• **TEXTO SELECIONADO**
+ + + + + + +

Fernanda Carvalho: A realização em pessoa

Repórter e âncora, a jornalista passou a vida viajando pelo Brasil, mas escolheu Porto Alegre para se consolidar como profissional

Fernanda Carvalho, repórter e apresentadora da RBS TV - Arquivo Pessoal

Repórteres de televisão são, em geral, carismáticos. Fernanda Carvalho consegue ir além. Com um sorriso que contagia através da tela e uma fala que acolhe quem ouve, mesmo que esteja contando a própria história, ela esbanja simplicidade de uma forma única.

Carvalho, apesar de ser seu sobrenome profissional, não é o de batismo, mas uma homenagem à família materna. Mas, como na mitologia, que acredita que a árvore serve de comunicação entre os céus e a terra, Fernanda é uma ponte de conhecimentos dos fatos. Na Idade Média, considerava-se que a planta tinha uma influência mágica sobre o tempo, que ela também parece ter: a uma hora de conversa passou como se fossem poucos minutos.

A vontade era de conhecer cada vez mais aquela mulher que é fã de Aerosmith e de samba, que vê em tudo uma oportunidade de aprender, que tem um pai militar doce e uma mãe técnica em enfermagem forte. Que é a irmã mais velha da Renata, e que é a esposa do também apresentador e comunicador Domício Grillo, que passou a vida viajando pelo Brasil, mas escolheu Porto Alegre para morar. Fernanda é potência e leveza, e, como ela mesma disse: a energia não mente. 

A primeira polêmica

"Meu nome completo já é a primeira polêmica, porque é Fernanda Rodrigues da Silva", afirma, entre risos, logo no início da entrevista. Nos seus primeiros estágios, por volta de 2005, a jornalista se identificava como Fernanda Rodrigues, mas, na época, uma atriz com o mesmo nome estava em destaque na mídia. "E aí, eu pensei: não vou mais assinar Rodrigues. O Silva eu achava muito comum. E o Carvalho é o sobrenome de solteira da minha mãe, então, eu o escolhi porque vem de uma família de mulheres muito fortes. Também foi uma forma de homenagear a minha avó materna", conta.

As raízes

Gaúcha de Porto Alegre, ela nasceu em 8 de agosto de 1980. É leonina, o que talvez ajude a explicar um pouco da sua postura confiante. O pai, Amauri Rodrigues da Silva, era militar. Por isso, Fernanda e sua família tiveram uma vida bem nômade, até ele ir para reserva. Ao contrário do que pode parecer quando se fala de um servidor do exército, Amauri é um apaixonado por literatura e, após a aposentadoria, realizou o sonho de ser professor de Português. Formado em Letras e doutor em Literatura, ele já tem três livros publicados. A mãe, que hoje também é aposentada, se chama Tânia Teresinha da Silva (ela perdeu o Carvalho quando casou) foi técnica em enfermagem a vida inteira. Hoje, os dois moram em Brasília.

+ + + + + + +

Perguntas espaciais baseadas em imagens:

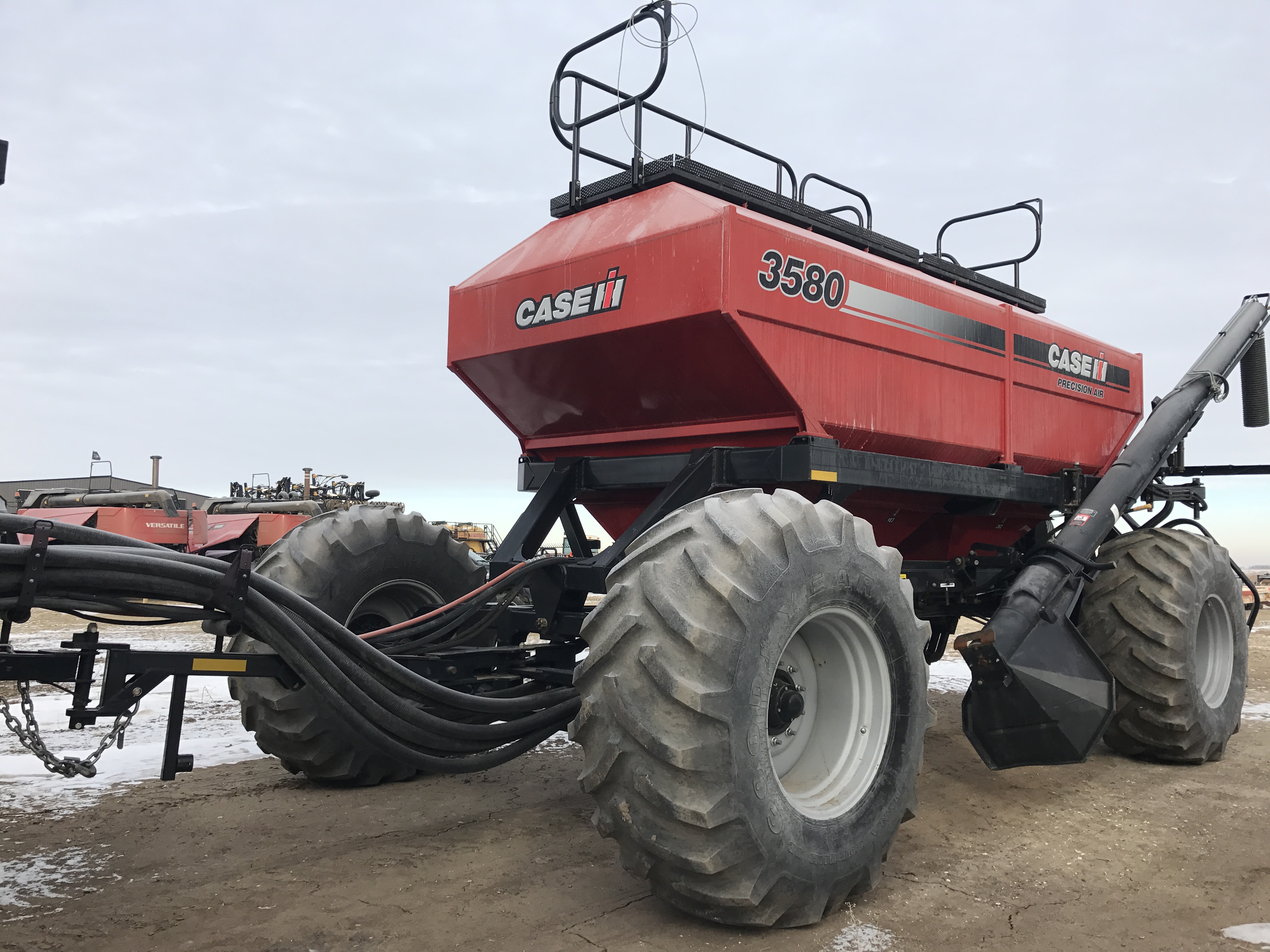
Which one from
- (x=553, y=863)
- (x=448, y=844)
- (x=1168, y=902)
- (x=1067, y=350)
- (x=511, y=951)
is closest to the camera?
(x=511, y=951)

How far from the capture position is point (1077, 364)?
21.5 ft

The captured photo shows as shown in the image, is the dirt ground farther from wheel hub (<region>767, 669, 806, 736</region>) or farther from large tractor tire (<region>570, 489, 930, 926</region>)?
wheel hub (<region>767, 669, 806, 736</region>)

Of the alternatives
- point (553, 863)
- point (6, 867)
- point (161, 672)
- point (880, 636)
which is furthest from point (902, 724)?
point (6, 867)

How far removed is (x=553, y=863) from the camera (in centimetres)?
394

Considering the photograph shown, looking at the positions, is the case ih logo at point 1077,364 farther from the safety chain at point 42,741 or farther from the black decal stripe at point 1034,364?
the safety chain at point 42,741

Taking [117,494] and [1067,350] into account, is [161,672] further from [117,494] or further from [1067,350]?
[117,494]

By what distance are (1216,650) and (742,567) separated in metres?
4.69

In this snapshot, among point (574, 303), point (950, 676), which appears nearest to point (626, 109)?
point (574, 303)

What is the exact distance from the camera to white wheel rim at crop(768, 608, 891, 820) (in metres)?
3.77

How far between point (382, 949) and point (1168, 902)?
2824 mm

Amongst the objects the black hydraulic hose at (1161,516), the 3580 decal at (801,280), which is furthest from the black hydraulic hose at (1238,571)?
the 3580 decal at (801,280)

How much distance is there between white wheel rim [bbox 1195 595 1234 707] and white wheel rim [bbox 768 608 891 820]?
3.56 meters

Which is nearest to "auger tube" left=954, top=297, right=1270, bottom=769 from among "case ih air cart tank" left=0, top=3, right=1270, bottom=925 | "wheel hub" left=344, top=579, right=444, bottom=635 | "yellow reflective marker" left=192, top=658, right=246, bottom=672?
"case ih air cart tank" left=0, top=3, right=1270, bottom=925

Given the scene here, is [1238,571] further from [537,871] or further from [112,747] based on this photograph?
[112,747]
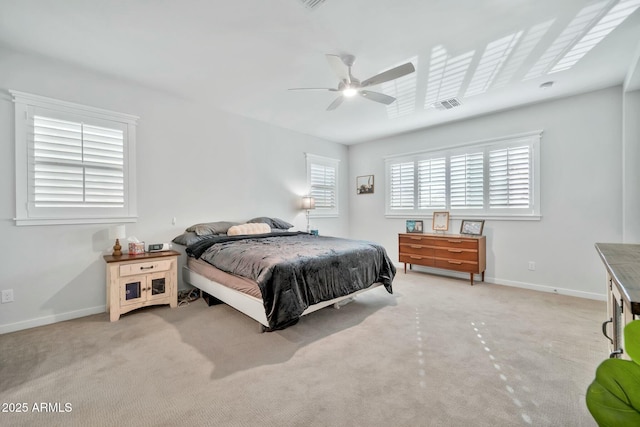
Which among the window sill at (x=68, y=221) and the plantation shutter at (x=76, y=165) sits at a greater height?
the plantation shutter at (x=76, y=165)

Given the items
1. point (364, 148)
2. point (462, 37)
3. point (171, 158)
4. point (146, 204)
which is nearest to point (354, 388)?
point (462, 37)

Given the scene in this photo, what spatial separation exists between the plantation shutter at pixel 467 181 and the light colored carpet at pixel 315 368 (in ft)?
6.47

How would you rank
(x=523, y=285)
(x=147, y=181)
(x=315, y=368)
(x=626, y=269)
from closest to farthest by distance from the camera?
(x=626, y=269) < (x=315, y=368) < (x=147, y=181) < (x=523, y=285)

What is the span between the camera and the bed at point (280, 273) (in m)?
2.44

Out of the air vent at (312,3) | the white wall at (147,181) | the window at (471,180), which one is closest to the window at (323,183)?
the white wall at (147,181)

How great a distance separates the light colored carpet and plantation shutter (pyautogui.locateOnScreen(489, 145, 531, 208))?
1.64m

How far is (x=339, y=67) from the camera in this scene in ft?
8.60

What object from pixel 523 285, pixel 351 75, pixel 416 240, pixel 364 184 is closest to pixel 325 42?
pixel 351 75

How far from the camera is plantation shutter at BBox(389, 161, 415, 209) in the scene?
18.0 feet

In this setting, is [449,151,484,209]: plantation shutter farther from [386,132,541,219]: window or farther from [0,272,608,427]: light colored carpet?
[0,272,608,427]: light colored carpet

+ + + + + + +

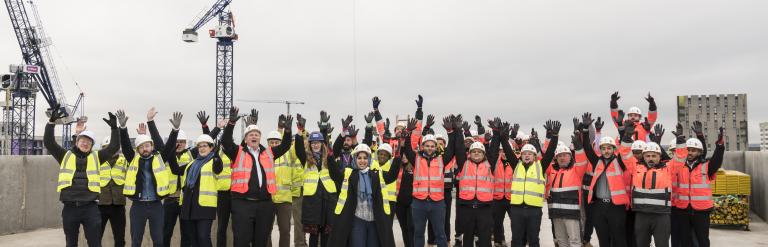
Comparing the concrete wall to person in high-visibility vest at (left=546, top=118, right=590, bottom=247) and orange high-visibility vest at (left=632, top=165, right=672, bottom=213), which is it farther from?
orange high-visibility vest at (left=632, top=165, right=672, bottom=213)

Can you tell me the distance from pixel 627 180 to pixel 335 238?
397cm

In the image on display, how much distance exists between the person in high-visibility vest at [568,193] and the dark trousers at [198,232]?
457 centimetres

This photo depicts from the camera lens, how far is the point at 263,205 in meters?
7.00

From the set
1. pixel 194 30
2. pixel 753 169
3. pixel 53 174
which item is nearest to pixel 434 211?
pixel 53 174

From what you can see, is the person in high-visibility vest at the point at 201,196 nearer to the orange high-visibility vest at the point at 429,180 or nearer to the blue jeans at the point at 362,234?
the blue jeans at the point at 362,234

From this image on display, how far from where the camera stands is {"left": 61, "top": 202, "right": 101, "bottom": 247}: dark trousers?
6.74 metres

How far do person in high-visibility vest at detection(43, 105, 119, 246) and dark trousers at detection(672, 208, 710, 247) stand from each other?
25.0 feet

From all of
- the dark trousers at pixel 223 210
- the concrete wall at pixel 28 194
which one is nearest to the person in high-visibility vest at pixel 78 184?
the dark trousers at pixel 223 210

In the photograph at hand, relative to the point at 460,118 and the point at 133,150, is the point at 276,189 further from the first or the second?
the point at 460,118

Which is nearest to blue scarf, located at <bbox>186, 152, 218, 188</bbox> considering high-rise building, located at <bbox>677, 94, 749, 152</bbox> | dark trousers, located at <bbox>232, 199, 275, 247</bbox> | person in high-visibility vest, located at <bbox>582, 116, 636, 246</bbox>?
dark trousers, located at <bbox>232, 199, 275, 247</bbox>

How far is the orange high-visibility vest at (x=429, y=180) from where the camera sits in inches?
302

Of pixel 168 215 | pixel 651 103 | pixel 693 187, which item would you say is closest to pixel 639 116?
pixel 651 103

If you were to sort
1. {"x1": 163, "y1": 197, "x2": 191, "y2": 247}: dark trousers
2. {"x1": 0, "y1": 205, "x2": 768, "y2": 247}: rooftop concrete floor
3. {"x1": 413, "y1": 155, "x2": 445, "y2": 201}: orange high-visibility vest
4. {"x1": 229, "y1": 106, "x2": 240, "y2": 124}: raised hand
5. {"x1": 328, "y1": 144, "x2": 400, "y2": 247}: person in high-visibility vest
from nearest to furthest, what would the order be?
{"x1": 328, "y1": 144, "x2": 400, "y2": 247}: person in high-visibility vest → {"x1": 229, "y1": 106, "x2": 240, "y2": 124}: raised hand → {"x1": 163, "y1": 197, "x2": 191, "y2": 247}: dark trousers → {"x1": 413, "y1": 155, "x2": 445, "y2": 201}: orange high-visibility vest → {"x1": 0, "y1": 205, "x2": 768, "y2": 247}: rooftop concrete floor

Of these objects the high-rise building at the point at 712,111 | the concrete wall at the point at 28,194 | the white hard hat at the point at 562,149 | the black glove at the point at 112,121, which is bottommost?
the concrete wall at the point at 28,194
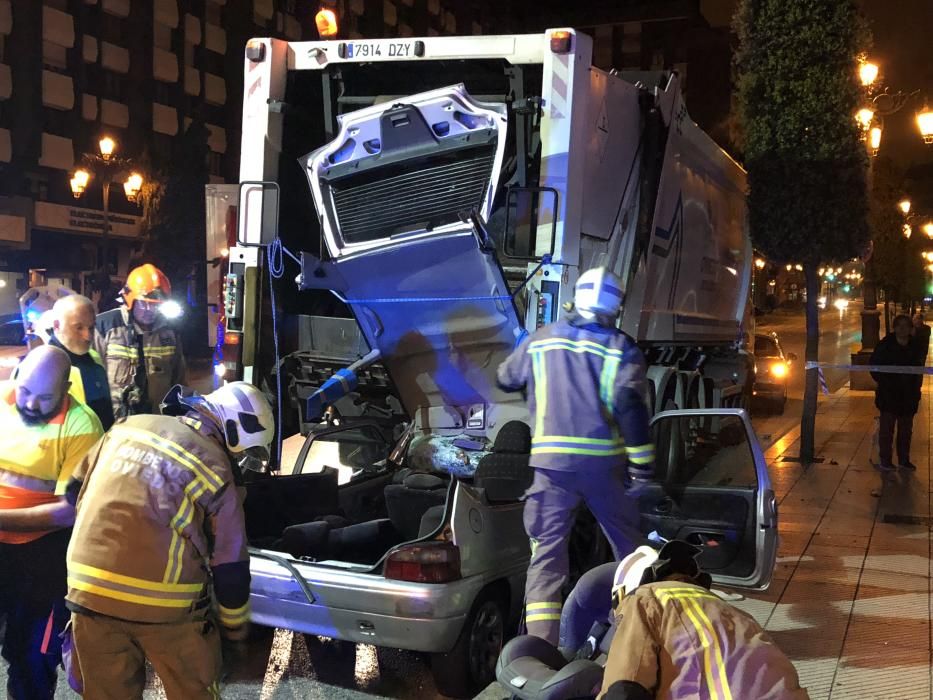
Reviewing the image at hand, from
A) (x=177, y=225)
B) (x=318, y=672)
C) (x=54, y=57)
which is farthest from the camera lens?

+ + + + + + +

• **TAREFAS A REALIZAR**
1. Segundo o perfil da jornalista, de onde vem o sobrenome Carvalho que ela adotou?
2. Resuma o perfil da jornalista em duas frases.

• **SOLUÇÕES COMPLETAS**
1. É o sobrenome de solteira da mãe dela.

2. Fernanda Carvalho, repórter e apresentadora da RBS TV nascida em Porto Alegre em 8 de agosto de 1980, deixou de assinar Rodrigues porque uma atriz com o mesmo nome estava em destaque e passou a usar Carvalho, sobrenome de solteira da mãe. Filha do militar Amauri Rodrigues da Silva e da técnica em enfermagem Tânia Teresinha da Silva, ela teve uma vida bem nômade até o pai ir para a reserva, e hoje os pais moram em Brasília.